▶ **OBJECTIVE**: Look in the data below for the line that contains "How distant from". Copy that line and the remaining lines exactly.

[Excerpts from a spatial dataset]
=====
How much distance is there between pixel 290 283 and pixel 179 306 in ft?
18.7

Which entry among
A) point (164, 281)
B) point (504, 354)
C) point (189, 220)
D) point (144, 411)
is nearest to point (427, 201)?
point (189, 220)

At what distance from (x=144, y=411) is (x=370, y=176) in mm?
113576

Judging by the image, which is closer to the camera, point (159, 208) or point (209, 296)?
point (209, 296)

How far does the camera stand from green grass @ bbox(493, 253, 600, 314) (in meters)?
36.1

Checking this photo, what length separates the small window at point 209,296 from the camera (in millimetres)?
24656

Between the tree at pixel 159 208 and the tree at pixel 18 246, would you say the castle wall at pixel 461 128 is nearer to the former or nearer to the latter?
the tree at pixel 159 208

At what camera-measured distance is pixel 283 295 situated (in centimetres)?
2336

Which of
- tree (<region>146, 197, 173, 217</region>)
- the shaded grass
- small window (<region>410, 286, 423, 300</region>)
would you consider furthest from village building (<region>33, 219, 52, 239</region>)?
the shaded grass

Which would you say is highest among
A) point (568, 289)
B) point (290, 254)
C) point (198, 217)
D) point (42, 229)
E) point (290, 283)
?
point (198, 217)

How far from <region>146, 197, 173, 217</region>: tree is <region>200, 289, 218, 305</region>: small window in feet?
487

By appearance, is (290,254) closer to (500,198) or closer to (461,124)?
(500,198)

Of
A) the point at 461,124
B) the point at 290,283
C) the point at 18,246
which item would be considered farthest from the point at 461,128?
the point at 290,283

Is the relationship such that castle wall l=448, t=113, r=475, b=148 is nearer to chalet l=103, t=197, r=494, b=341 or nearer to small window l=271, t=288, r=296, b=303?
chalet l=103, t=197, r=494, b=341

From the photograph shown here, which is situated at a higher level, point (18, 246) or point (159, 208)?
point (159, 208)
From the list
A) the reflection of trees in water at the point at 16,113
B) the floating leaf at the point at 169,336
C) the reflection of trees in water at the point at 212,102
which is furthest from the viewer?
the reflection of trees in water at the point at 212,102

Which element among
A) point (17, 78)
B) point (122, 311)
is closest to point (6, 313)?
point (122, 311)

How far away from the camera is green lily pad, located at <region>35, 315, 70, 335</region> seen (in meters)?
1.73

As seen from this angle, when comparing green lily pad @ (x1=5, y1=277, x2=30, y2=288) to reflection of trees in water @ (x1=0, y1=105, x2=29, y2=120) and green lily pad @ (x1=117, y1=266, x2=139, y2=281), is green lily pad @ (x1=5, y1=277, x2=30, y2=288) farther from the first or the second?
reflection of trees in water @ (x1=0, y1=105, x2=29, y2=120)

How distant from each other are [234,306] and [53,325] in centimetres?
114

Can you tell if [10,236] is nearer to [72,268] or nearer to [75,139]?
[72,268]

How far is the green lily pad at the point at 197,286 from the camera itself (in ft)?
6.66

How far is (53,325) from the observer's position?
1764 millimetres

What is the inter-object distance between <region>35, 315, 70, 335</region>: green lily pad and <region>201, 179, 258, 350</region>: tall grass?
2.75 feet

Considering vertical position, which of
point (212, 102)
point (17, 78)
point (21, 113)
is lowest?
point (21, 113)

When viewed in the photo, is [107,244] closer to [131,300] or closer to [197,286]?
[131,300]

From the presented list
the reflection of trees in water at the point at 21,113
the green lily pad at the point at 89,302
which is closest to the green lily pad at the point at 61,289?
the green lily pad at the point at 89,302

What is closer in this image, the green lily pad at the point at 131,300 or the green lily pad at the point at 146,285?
=====
▶ **WRITTEN REPLY**:
How distant from each other are [234,306] and [53,325] in centimetres?
114

Can you tell if [10,236] is nearer to [72,268] or nearer to [75,139]?
[72,268]

How far is the green lily pad at the point at 197,286 from the camera itself (in ft)?
6.66

How far is (53,325) from the observer's position?
1764 millimetres

What is the inter-object distance between <region>35, 315, 70, 335</region>: green lily pad and <region>201, 179, 258, 350</region>: tall grass?
2.75 feet

Considering vertical position, which of
point (212, 102)
point (17, 78)
point (21, 113)
is lowest?
point (21, 113)

When viewed in the photo, is [107,244] closer to [131,300] or closer to [197,286]?
[131,300]

From the presented list
the reflection of trees in water at the point at 21,113
the green lily pad at the point at 89,302
which is closest to the green lily pad at the point at 61,289?
the green lily pad at the point at 89,302

What is closer in this image, the green lily pad at the point at 131,300 or the green lily pad at the point at 146,285?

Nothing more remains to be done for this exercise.